Your task is to reproduce exactly the lines from the line with "What is the camera's" through the end of the records below.

****************************************

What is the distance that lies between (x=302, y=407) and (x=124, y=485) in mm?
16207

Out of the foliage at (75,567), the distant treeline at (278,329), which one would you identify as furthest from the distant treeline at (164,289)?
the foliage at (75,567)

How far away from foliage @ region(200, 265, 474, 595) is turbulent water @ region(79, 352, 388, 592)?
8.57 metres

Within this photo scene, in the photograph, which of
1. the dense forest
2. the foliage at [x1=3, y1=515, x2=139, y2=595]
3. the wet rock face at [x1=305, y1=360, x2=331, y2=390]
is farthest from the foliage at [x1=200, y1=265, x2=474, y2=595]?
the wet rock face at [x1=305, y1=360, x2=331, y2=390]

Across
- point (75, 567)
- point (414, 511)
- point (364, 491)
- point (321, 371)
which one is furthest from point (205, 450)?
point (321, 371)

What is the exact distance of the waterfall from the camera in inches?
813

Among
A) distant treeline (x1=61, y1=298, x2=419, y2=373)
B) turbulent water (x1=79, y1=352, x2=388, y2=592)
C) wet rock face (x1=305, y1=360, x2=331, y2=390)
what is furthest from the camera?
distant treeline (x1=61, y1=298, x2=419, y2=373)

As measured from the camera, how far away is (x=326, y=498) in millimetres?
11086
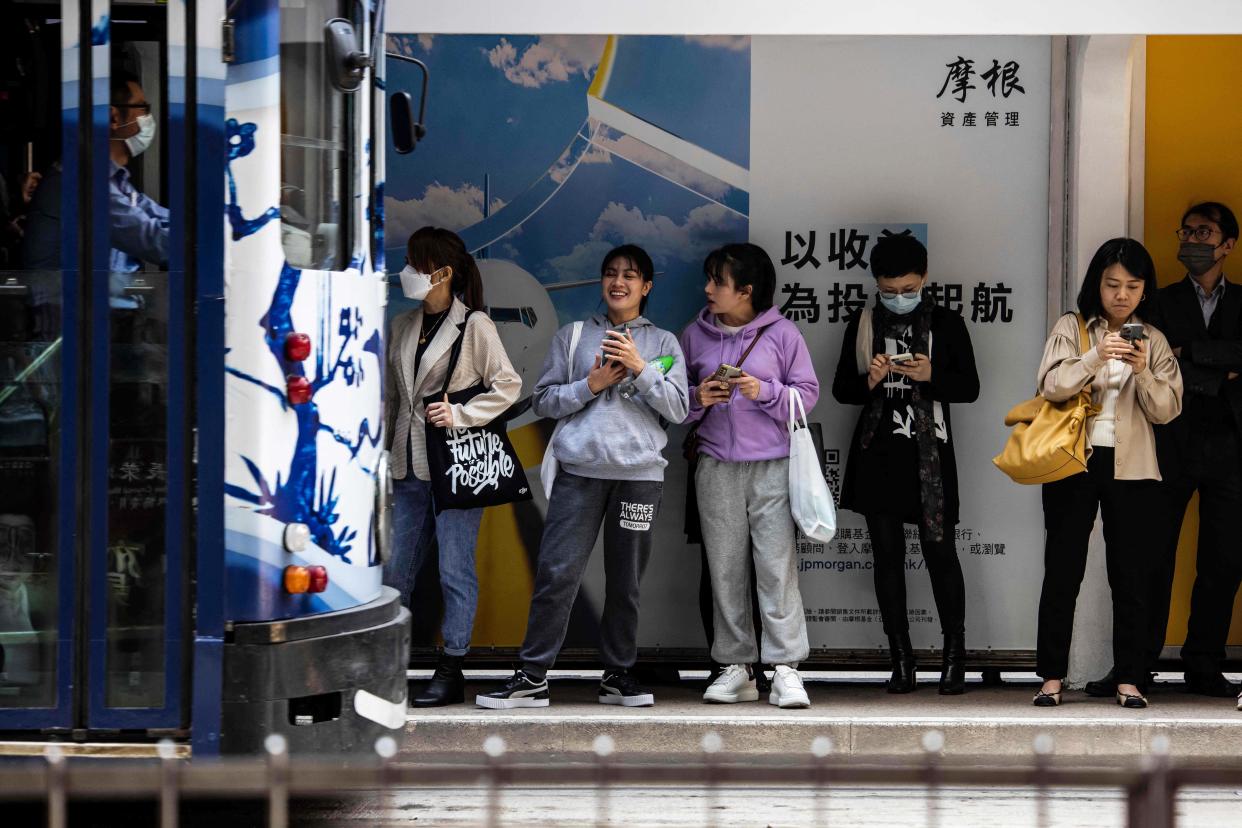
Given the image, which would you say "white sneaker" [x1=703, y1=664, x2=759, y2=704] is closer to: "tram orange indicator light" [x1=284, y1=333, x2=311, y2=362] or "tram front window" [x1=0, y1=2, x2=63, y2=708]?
"tram orange indicator light" [x1=284, y1=333, x2=311, y2=362]

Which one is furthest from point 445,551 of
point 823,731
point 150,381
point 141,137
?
point 141,137

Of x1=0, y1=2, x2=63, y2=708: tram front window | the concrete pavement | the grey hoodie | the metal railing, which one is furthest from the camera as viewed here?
the grey hoodie

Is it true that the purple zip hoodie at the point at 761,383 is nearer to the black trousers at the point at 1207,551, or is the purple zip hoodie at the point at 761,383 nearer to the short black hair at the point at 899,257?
the short black hair at the point at 899,257

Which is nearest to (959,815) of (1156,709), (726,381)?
(1156,709)

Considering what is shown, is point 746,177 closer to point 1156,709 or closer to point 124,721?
point 1156,709

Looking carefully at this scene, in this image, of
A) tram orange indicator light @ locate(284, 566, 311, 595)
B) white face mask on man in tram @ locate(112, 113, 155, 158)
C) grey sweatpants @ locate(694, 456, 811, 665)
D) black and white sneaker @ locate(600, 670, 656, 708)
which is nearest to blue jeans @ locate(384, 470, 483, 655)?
black and white sneaker @ locate(600, 670, 656, 708)

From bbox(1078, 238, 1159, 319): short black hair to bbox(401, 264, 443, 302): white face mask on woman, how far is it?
3.03m

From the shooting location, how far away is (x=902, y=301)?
26.5 ft

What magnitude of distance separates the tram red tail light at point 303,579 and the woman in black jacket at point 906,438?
11.2 ft

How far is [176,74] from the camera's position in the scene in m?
5.21

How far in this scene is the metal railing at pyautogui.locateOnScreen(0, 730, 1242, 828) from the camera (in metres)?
2.71

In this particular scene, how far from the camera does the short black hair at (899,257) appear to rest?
8.03m

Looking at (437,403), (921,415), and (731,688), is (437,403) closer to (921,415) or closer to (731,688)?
(731,688)

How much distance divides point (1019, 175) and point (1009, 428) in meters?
1.26
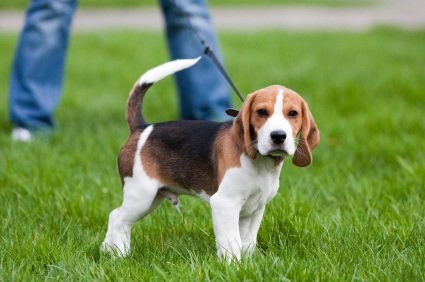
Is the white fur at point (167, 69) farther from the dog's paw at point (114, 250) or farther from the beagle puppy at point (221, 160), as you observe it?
the dog's paw at point (114, 250)

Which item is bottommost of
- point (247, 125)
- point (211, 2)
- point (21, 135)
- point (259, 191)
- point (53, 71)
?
point (211, 2)

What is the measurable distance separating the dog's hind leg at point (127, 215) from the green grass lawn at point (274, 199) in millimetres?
77

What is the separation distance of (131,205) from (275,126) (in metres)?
0.80

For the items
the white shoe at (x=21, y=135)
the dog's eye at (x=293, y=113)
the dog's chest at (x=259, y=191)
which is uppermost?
the dog's eye at (x=293, y=113)

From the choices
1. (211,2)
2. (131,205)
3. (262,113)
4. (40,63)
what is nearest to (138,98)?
(131,205)

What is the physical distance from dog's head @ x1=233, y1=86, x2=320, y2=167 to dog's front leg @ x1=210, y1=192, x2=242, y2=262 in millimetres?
224

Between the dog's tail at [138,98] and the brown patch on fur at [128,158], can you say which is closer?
the brown patch on fur at [128,158]

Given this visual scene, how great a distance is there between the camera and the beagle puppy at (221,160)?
3.03m

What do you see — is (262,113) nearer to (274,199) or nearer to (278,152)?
(278,152)

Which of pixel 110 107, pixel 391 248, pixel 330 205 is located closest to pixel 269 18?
pixel 110 107

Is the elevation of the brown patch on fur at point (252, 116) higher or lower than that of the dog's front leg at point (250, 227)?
higher

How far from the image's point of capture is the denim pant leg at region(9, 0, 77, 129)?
5.92 meters

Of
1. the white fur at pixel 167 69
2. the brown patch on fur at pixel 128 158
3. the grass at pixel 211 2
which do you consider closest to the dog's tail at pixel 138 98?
the white fur at pixel 167 69

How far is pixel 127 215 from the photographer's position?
11.2ft
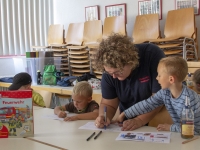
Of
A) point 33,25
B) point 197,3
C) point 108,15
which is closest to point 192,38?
point 197,3

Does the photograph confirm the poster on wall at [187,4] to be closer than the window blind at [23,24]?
Yes

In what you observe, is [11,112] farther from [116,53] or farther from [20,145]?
[116,53]

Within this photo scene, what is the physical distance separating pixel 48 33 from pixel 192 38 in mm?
2917

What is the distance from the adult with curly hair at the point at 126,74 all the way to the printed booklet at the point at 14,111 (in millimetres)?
454

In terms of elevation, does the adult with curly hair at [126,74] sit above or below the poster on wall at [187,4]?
below

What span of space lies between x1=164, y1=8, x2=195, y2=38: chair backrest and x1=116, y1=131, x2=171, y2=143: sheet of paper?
2.75 m

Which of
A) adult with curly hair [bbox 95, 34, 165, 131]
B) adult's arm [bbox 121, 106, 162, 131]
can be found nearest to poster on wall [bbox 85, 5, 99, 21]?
adult with curly hair [bbox 95, 34, 165, 131]

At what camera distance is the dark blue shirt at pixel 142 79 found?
6.38 feet

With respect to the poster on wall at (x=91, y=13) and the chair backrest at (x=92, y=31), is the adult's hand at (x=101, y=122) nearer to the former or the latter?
the chair backrest at (x=92, y=31)

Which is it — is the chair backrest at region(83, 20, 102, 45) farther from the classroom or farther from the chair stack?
the chair stack

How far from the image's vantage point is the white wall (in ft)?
15.1

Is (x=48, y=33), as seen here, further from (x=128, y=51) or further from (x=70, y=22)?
(x=128, y=51)

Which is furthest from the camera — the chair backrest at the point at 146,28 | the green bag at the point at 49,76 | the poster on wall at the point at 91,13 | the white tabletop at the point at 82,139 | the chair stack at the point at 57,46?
the poster on wall at the point at 91,13

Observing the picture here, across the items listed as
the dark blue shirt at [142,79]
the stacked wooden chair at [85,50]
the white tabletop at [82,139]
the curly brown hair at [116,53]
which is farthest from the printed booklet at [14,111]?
the stacked wooden chair at [85,50]
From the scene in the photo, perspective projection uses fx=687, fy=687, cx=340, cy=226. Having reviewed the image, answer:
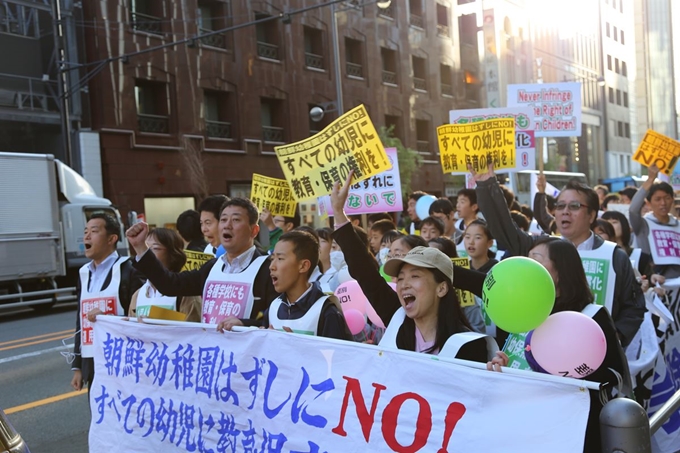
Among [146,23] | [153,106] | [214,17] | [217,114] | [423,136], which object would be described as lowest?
[423,136]

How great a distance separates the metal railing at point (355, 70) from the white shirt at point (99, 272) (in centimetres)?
2507

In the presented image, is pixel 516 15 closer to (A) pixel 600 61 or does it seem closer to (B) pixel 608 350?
(A) pixel 600 61

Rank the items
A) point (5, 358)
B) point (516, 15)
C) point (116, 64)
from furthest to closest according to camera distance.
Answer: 1. point (516, 15)
2. point (116, 64)
3. point (5, 358)

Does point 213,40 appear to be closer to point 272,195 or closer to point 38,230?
point 38,230

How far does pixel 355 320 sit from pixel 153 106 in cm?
1909

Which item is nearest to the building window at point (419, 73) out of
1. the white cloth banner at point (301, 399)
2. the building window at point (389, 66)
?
the building window at point (389, 66)

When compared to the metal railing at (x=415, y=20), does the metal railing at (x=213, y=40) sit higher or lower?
lower

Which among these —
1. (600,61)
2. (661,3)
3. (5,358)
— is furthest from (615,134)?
(5,358)

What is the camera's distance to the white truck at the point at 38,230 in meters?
13.4

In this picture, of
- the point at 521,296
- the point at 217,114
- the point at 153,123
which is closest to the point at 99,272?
the point at 521,296

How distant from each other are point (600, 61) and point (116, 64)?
45638 millimetres

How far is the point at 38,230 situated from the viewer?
13.9 m

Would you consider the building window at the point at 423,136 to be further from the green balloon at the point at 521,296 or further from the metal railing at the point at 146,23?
the green balloon at the point at 521,296

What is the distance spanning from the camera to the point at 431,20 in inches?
1243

****************************************

• Answer
What is the camera's distance to the white truck at the point at 38,230 in meters?
13.4

In this picture, of
- the point at 521,296
- the point at 217,114
- the point at 153,123
which is closest to the point at 99,272?
the point at 521,296

How distant from each other are point (600, 61) and point (116, 64)?
45638 millimetres

How far is the point at 38,230 situated from the viewer?
13.9 m

Would you consider the building window at the point at 423,136 to be further from the green balloon at the point at 521,296 or further from the metal railing at the point at 146,23?
the green balloon at the point at 521,296

What is the distance spanning from the camera to the point at 431,20 in inches?
1243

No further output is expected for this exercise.